The fate of perennial underachievers Senegal, the return of Egypt and the shock qualification of tiny Guinea-Bissau are just some of the major talking points as we prepare for the start of the 2017 African Nations Cup finals to be played in Gabon from Saturday.
It looks an exciting and wide-open field for the three-week continental championship that will be played across four venues in the oil-rich central African state ahead of a February 5 final in Libreville.
No less than 11 of the 16 competing nations can have real hopes of claiming the trophy, but there is also the potential for a surprise victor to emerge, just as Zambia did in 2012 when they stunned Ivory Coast in the decider at the same Stade de l'Amitié in the Gabonese capital.
The Ivorians are now the defending champions, but no longer the favourites after a period in which they have lost many of their talismanic stars – not least the master Didier Drogba and sublime skills of Yaya Toure.
Instead Senegal have emerged as Africa's leading nation going into the finals, but go into the tournament wary of many past failures where they have been heavily tipped to succeed, but fallen well short of their expected performance.
It makes for a fascinating festival of football with evenly first-round groups that are difficult to predict, with only the top two sides advancing to the quarterfinals.
Hosts Gabon open their Group A campaign against Guinea-Bissau in Libreville on Saturday with the latter appearing at a major finals for the first time.
They have long been tagged as minnows, but after tapping into their Lusophone connections in Europe now have a squad that consists of not a single player plying their trade at home.
They stormed through the qualifiers, earning their place at the finals with a game to spare, and although this will be a step up in quality for the west African side, they will fancy their chances of an upset.
Gabon will once again look to their star forward Pierre-Emerick Aubameyang to get them deep into the tournament, but have a number of other rising stars eager to impress, such as Juventus midfielder Mario Lemina.
The other two nations in the pool will both be eyeing quarterfinal spots. Cameroon have been seriously depleted by a host of withdrawals from their squad, another headache for Belgian coach Hugo Broos who is already under fire after a mediocre last 12 months.
Burkina Faso were finalists in 2013 but lost to Nigeria and have a team packed with ability, even if they can be defensively deficient at times.
Group B has taken on the obligatory 'Group of Death' moniker for this year, with Algeria, Tunisia and Senegal all among the favourites for the title. Zimbabwe are the fourth team in the pool, making a return to the continental showpiece for the first time since 2006.
The Warriors have a forward line to match any side in the competition, but defensively will likely struggle against three very strong teams.
Like Senegal, Algeria have flattered to deceive at times but pack enough of a punch to go all the way, while Tunisia bring their organisation and great technical ability to the tournament.

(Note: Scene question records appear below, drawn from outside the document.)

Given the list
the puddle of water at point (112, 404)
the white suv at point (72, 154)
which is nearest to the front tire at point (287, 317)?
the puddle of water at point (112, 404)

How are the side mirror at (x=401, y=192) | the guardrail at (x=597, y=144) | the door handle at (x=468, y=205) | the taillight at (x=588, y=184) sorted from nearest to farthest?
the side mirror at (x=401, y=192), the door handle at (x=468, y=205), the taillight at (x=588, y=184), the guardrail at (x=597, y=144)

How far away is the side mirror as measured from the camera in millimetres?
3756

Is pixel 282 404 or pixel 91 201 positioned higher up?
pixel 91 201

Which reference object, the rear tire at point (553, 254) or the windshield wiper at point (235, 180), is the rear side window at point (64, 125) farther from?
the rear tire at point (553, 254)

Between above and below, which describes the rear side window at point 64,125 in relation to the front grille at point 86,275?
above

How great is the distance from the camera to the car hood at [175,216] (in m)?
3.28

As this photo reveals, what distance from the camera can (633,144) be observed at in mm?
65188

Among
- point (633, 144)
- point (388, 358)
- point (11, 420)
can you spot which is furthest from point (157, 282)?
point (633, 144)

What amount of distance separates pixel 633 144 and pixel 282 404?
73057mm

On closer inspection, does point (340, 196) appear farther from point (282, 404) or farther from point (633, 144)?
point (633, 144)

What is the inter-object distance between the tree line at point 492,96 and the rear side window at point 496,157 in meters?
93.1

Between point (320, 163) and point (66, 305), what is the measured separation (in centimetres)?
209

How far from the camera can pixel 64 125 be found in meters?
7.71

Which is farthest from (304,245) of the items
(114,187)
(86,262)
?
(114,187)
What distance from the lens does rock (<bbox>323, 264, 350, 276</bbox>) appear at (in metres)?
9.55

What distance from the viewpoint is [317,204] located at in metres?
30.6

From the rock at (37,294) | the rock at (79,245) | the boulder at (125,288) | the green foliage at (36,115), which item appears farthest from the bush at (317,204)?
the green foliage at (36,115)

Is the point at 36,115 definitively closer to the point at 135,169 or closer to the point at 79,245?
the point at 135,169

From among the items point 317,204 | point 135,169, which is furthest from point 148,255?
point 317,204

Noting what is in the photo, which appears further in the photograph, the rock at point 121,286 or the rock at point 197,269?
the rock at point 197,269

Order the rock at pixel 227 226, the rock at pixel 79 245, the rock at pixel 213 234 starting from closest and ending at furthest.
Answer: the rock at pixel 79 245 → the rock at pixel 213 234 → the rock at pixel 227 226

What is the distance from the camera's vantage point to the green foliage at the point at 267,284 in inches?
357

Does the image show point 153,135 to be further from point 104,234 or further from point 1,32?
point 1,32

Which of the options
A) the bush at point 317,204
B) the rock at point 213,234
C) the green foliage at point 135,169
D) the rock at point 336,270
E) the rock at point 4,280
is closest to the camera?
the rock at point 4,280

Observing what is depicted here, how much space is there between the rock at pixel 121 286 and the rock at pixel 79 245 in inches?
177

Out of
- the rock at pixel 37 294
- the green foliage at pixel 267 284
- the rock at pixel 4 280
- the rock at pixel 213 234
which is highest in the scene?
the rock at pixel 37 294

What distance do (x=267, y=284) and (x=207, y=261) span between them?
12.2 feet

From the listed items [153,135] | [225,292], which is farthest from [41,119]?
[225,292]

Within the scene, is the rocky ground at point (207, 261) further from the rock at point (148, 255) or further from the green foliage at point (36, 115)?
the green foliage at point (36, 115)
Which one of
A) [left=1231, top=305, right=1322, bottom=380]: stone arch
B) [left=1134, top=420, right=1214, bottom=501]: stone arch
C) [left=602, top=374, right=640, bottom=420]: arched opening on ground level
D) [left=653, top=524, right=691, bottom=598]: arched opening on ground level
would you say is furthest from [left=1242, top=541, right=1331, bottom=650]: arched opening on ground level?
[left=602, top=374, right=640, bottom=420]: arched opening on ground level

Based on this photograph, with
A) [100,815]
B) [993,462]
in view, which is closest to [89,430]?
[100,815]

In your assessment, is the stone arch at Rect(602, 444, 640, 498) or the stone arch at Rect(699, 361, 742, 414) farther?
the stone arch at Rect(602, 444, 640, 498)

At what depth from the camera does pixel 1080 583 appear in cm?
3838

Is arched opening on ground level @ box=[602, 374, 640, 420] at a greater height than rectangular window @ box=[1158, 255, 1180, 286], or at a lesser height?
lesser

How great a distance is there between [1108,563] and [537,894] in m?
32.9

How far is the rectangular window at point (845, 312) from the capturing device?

Mind you, Group C looks no less ominous for its competitors, and reunites Morocco coach Herve Renard with the side he led to the 2015 title, Ivory Coast.
Both are in with a great shot at winning this year, as are DR Congo, who have made good strides in the past five or six years, having finally been freed of the ravages of civil war.
The Congolese will miss injured Everton winger Yannick Bolasie, but have a number of other exciting talents.
Togo are the other side in the pool, with veteran forward Emmanuel Adebayor in the squad despite being clubless since the end of the last European season. This will surely be his final shot at glory and with coach Claude Le Roy to take part in a record ninth finals, what a story it would be if they were successful.
The Frenchman has only failed to make the quarterfinals in one of his previous eight tournaments.
As if that pool was difficult enough to call, you then have Group D, no less of a puzzle to work through.
Ghana coach Avram Grant is under pressure to deliver the title after a poor start to the 2018 FIFA World Cup qualifiers saw the Black Stars take just one point from the first six available.
He has never quite endeared himself to Ghana fans and an early exit could well spell the end of his stay with the team.
Egypt are back at the continental showpiece for the first time since they lifted the trophy in 2010, a third victory in a row to extend their record number of wins to seven.
The country’s football was deeply affected by the Arab Spring uprising and Port Said Stadium tragedy in 2012 in which 74 people, all but two fans of Al Ahly, were killed.
It has just started to normalise and that has shown in the improved performance of the national team, which certainly has enough quality to go all the way.
Mali finished third at the 2012 and 2013 Nations Cup tournaments and should be considered contenders, while Uganda, appearing at the finals for the first time since 1978, are the pool minnows, but have beaten Nigeria and Slovakia in recent times to highlight their potential.